### PROBLEM DETAILS
Retype each of the items below word for word, leaving the pictures out of your answer.

### LISTED RECORDS
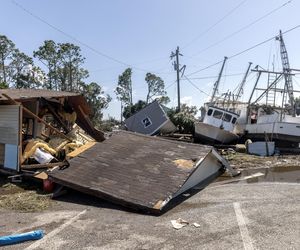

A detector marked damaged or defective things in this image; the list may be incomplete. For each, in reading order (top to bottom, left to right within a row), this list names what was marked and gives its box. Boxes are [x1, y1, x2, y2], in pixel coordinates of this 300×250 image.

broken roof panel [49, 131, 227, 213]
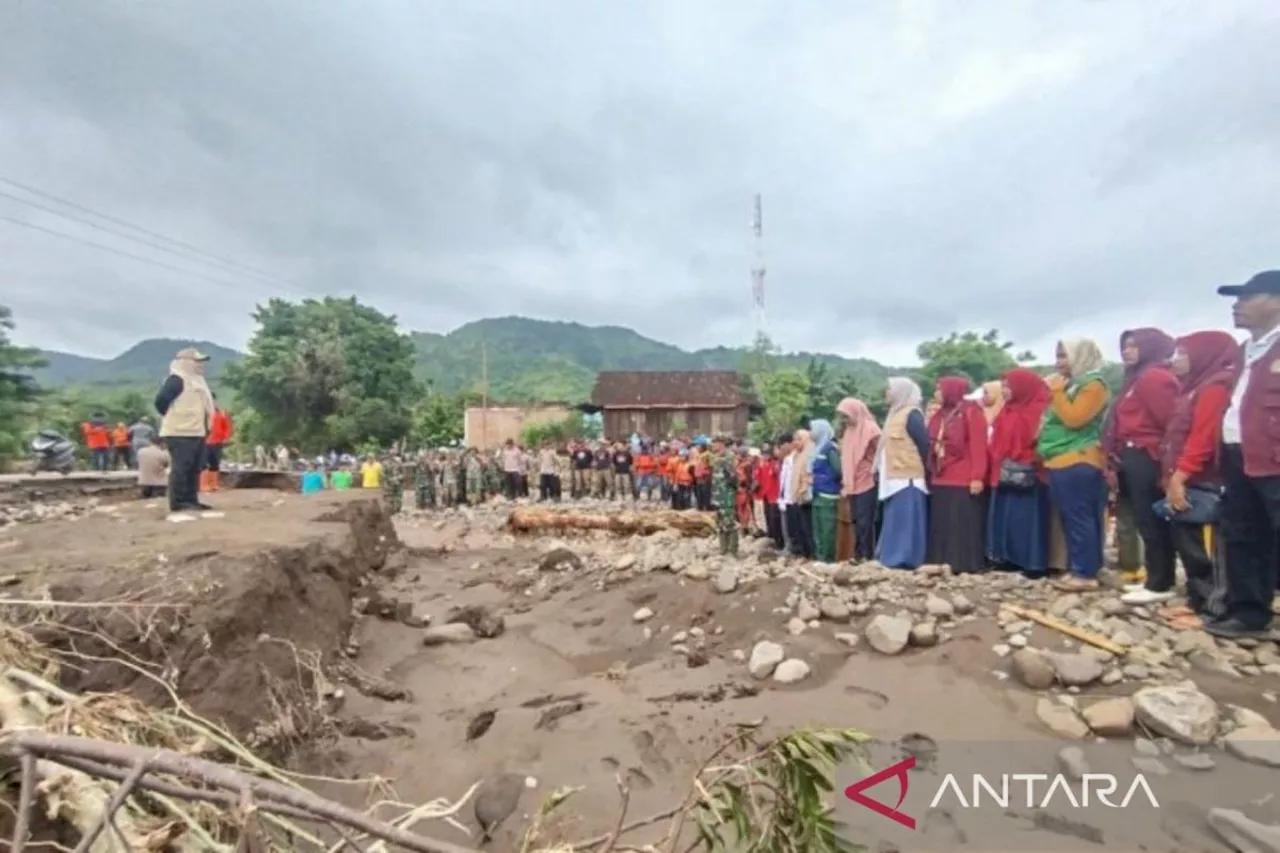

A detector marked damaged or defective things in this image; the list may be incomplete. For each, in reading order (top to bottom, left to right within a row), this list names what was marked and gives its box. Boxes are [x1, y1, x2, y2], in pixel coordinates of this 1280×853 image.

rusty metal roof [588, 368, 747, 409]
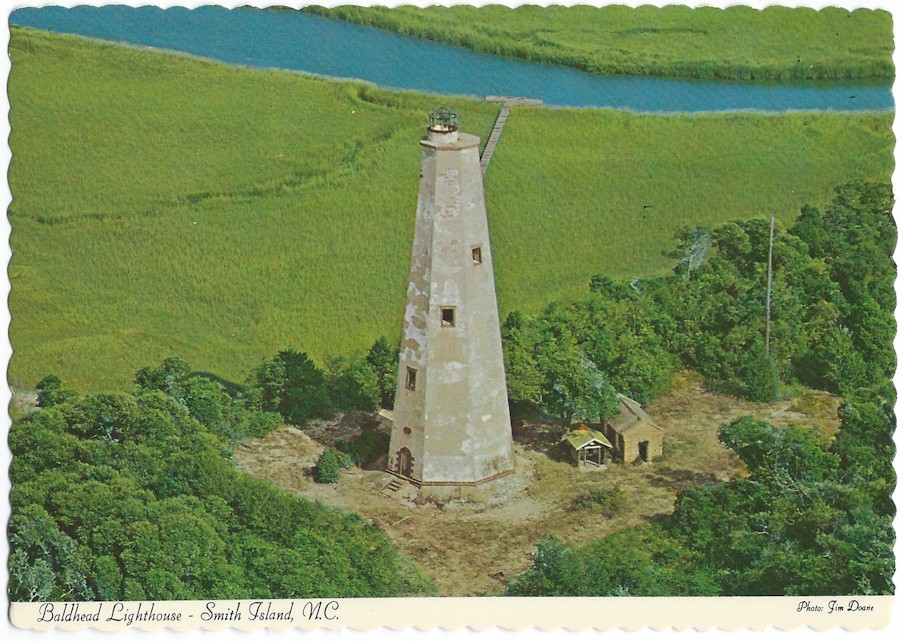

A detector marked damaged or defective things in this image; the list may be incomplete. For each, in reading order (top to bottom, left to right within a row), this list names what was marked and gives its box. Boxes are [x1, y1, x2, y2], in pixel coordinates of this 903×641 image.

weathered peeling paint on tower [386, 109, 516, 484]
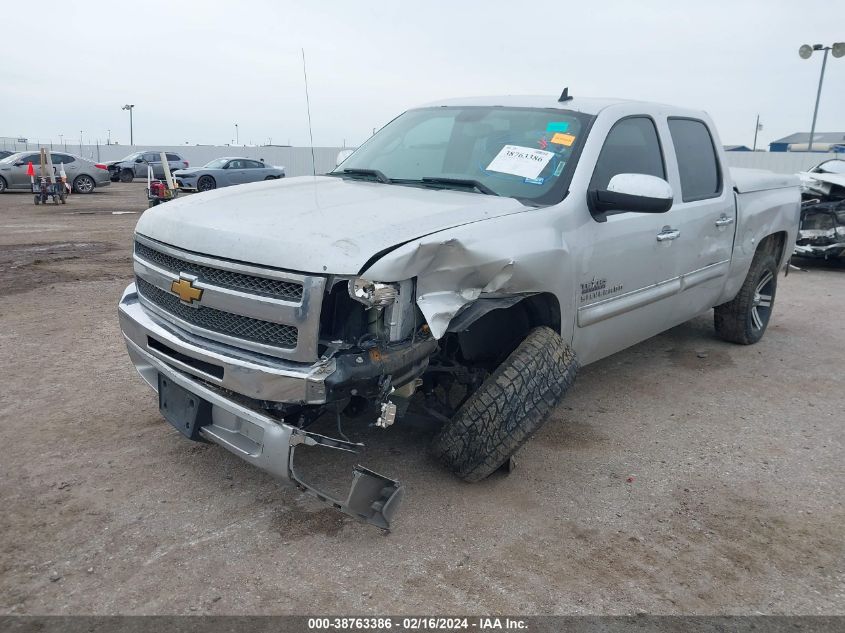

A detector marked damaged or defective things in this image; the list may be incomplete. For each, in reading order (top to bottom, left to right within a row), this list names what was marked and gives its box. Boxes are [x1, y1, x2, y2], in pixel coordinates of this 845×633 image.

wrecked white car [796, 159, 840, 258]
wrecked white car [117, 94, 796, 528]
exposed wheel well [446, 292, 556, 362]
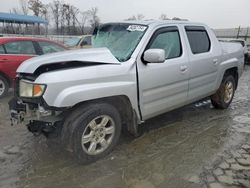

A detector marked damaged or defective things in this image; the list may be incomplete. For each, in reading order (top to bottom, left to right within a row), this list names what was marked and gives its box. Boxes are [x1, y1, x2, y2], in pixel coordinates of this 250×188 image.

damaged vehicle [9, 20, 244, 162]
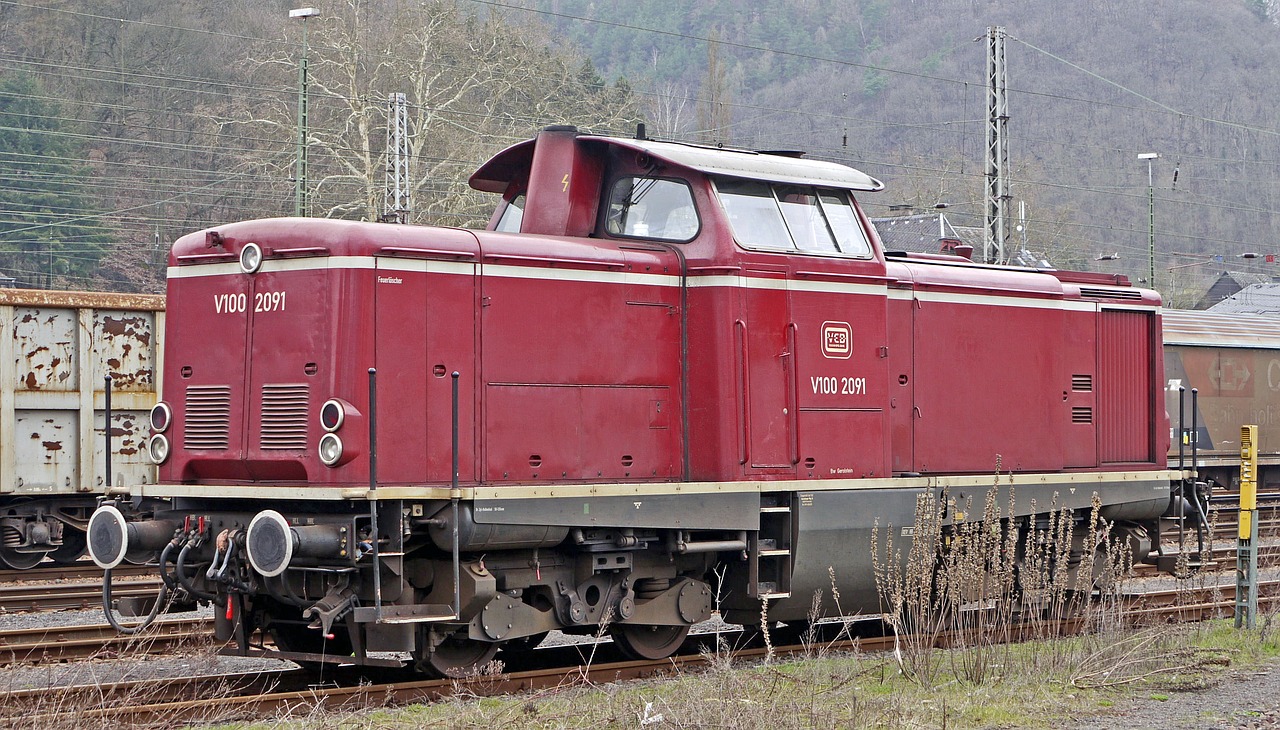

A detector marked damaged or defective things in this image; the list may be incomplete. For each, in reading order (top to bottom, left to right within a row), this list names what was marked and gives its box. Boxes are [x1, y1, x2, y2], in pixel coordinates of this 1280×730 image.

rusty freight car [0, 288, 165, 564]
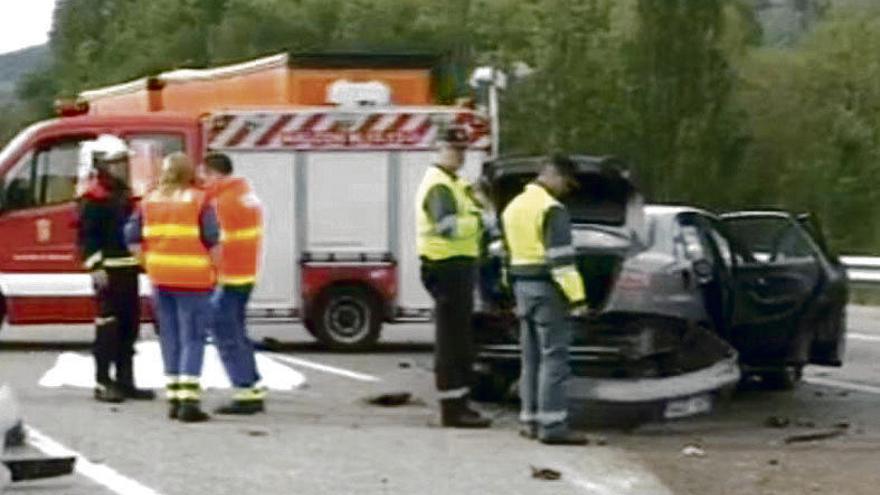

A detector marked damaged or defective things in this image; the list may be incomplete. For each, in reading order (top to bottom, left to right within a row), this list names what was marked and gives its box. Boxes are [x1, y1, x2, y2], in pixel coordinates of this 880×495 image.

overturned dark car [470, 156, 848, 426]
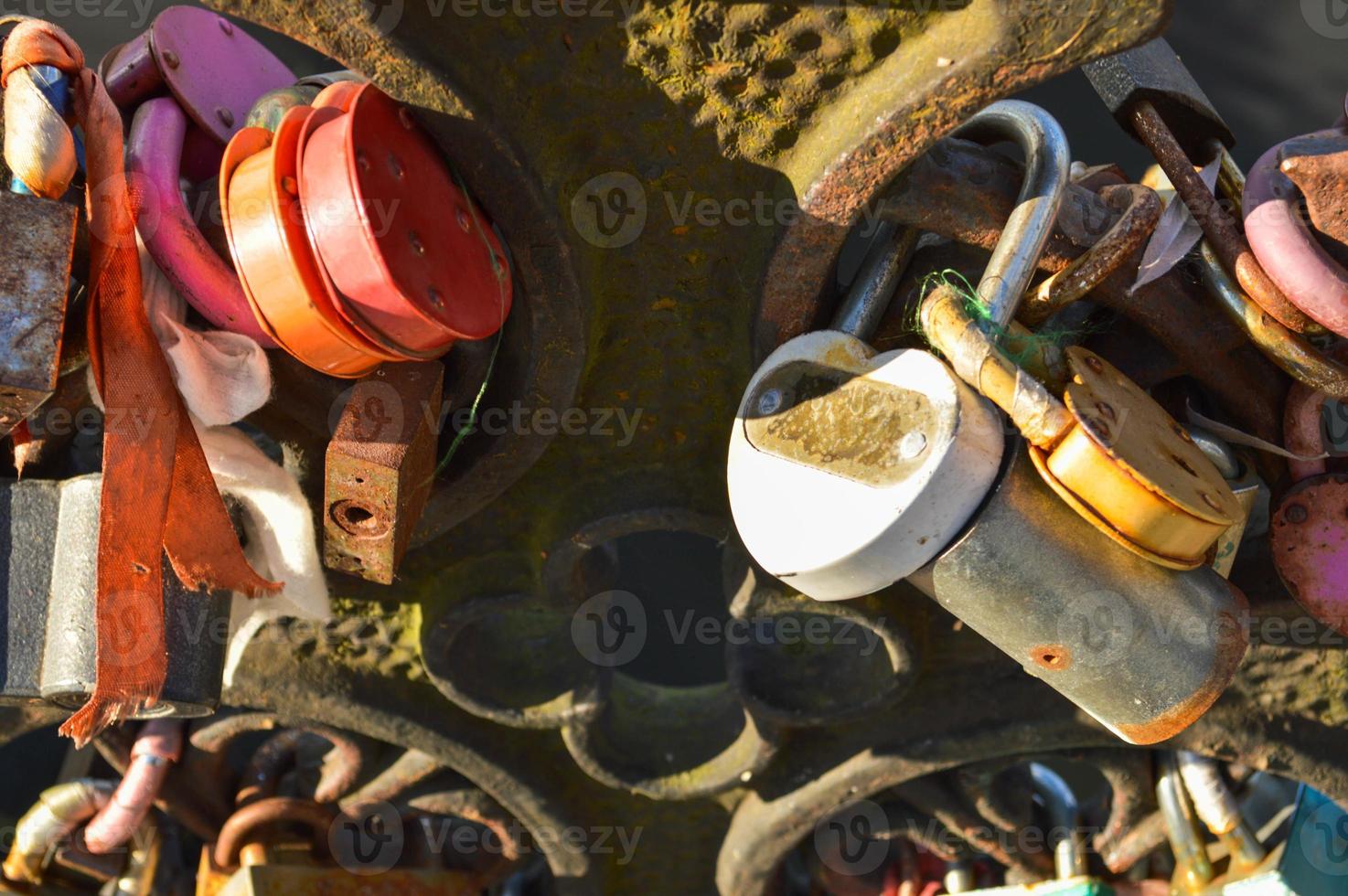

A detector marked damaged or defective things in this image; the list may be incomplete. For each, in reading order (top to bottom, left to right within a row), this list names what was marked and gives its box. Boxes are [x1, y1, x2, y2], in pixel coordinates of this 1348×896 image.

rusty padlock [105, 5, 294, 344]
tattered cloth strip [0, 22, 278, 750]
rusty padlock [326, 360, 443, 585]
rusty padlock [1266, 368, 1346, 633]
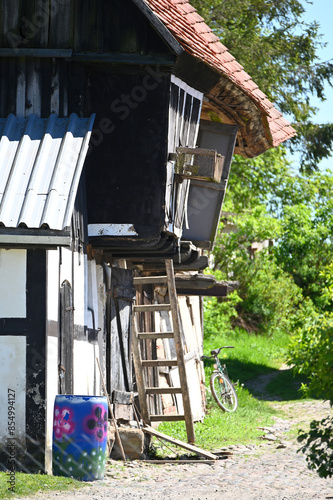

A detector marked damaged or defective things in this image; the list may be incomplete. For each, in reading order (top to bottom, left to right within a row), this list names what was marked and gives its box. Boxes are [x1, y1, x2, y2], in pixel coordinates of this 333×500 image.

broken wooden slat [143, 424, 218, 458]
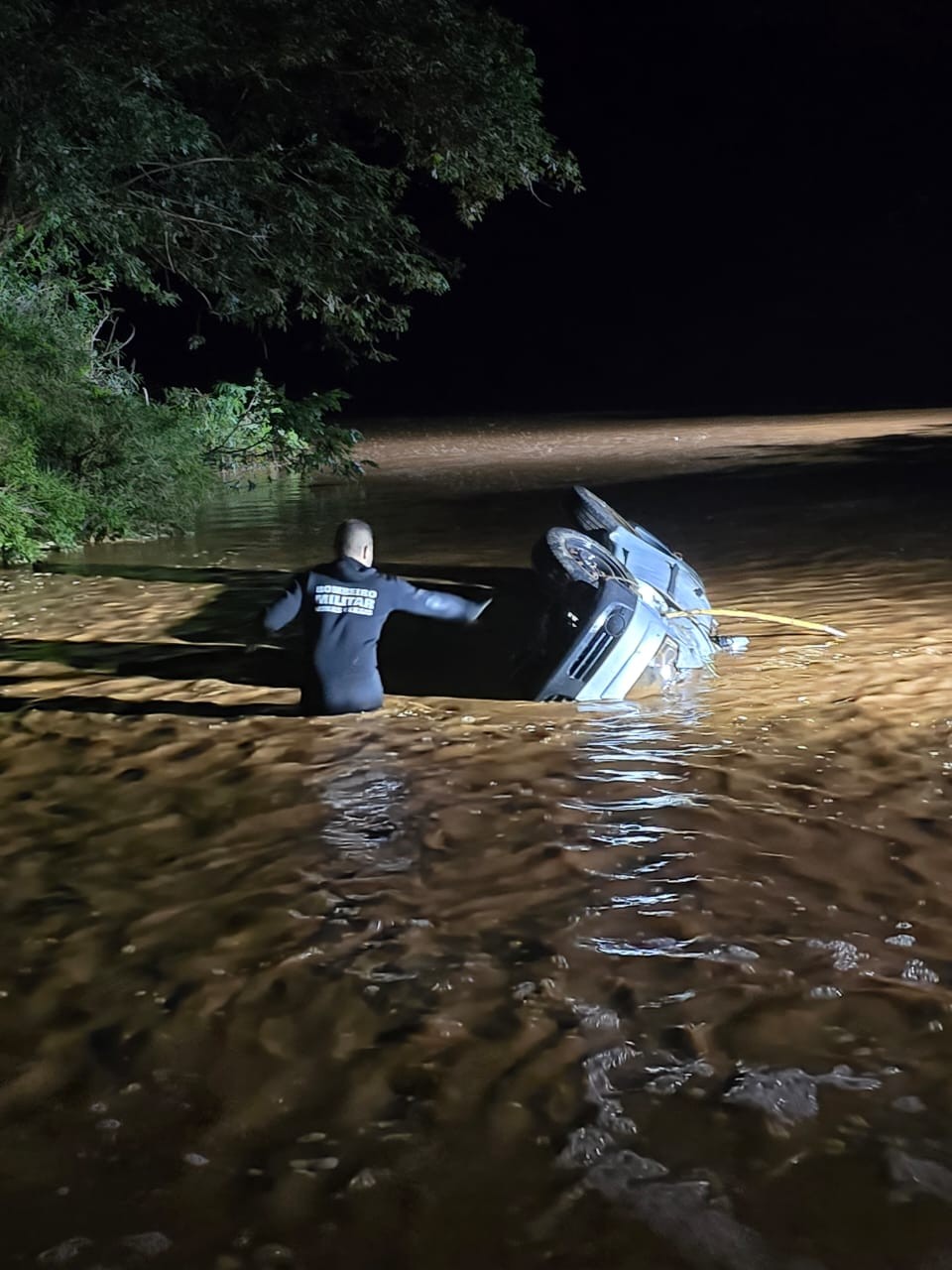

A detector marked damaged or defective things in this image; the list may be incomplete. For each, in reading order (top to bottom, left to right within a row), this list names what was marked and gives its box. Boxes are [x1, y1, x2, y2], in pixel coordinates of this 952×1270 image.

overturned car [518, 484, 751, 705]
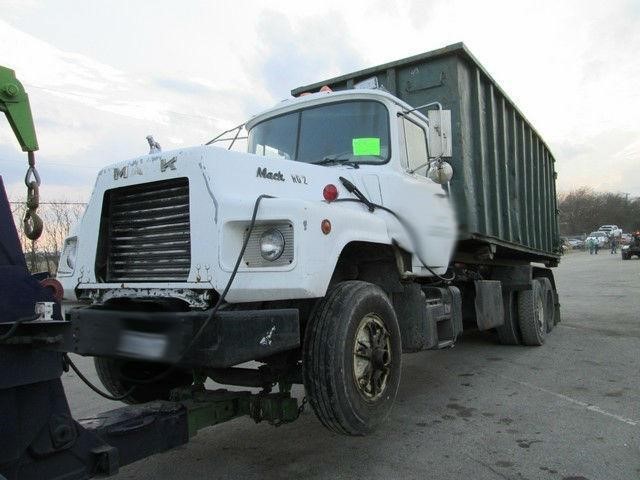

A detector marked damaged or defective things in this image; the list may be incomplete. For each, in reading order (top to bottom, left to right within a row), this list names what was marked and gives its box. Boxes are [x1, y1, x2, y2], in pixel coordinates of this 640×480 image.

### RESPONSE TO THE EXERCISE
A detector marked damaged or defective things in this image; the list may be incomplete. For each, in reading order (top to bottom, left to right within a row), this list names what was marked and gives its box. Boxes are [x1, y1, x2, y2], in pixel coordinates of this 300×250 image.

broken roof panel [49, 131, 227, 213]

A detector marked damaged or defective things in this image; the list may be incomplete. For each, in reading order (top to bottom, left to right within a row), this list names what was marked and gives its box. Boxes are [x1, y1, x2, y2], in pixel coordinates of this 1280×853 image.

rusty metal roof [588, 368, 747, 409]

A detector marked damaged or defective things in this image; the list may be incomplete. For each, in reading order (top to bottom, left to right within a row), this list names what was marked and gives its box. Boxes are [x1, y1, x2, y2], in pixel coordinates of this 903×641 image.

weathered peeling paint on tower [386, 109, 516, 484]

A detector marked damaged or defective things in this image; the list may be incomplete. For each, in reading order (top to bottom, left to right within a row), this list names what was marked and gives its box. Boxes are [x1, y1, x2, y2], in pixel coordinates of this 845×633 image.

wrecked white car [796, 159, 840, 258]
wrecked white car [117, 94, 796, 528]
exposed wheel well [446, 292, 556, 362]

A detector marked damaged or defective things in this image; the list may be incomplete. For each, in reading order (top to bottom, left to right within a row), this list names what was marked and gives its box. Boxes are [x1, y1, x2, y2], in pixel coordinates of this 250×188 image.

damaged vehicle [9, 20, 244, 162]

A detector marked damaged or defective things in this image; the list may be incomplete. For each, in reading order (top to bottom, left to right within a row), this list names what was marked and gives its box. Boxes are [x1, y1, x2, y2], in pixel coordinates of this 1280×730 image.

rusty freight car [0, 288, 165, 564]

A detector marked damaged or defective things in this image; the list may be incomplete. For each, in reading order (top to bottom, left to right within a row), this list names what was marked and gives its box. Boxes are [x1, y1, x2, y2], in pixel coordinates of this 880×495 image.

overturned dark car [470, 156, 848, 426]

A detector marked damaged or defective things in this image; the list may be incomplete. For each, in reading order (top to bottom, left to right within a row), this list names what was marked and gives its box. Boxes are [x1, y1, x2, y2], in pixel coordinates of this 1348×896 image.

rusty padlock [105, 5, 294, 344]
tattered cloth strip [0, 22, 278, 750]
rusty padlock [326, 360, 443, 585]
rusty padlock [1266, 368, 1346, 633]

A detector marked damaged or defective things in this image; the list may be incomplete. For each, in reading order (top to bottom, left to right within a row), this list names what was marked and gives its box. Boxes are [x1, y1, x2, y2], in pixel coordinates of this 333×500 image.

broken wooden slat [143, 424, 218, 458]

A detector marked damaged or defective things in this image; the list may be incomplete. For each, in reading order (top to bottom, left to right within a row), this list names what was marked and gives its box. Boxes are [x1, y1, x2, y2], in pixel coordinates of this 952×1270 image.

overturned car [518, 484, 751, 705]

A detector marked damaged or defective things in this image; the list may be incomplete. For each, in reading order (top to bottom, left to right within a row), this list names what was marked and gives its box. Boxes are [x1, y1, x2, y2], in pixel coordinates of this 640×480 image.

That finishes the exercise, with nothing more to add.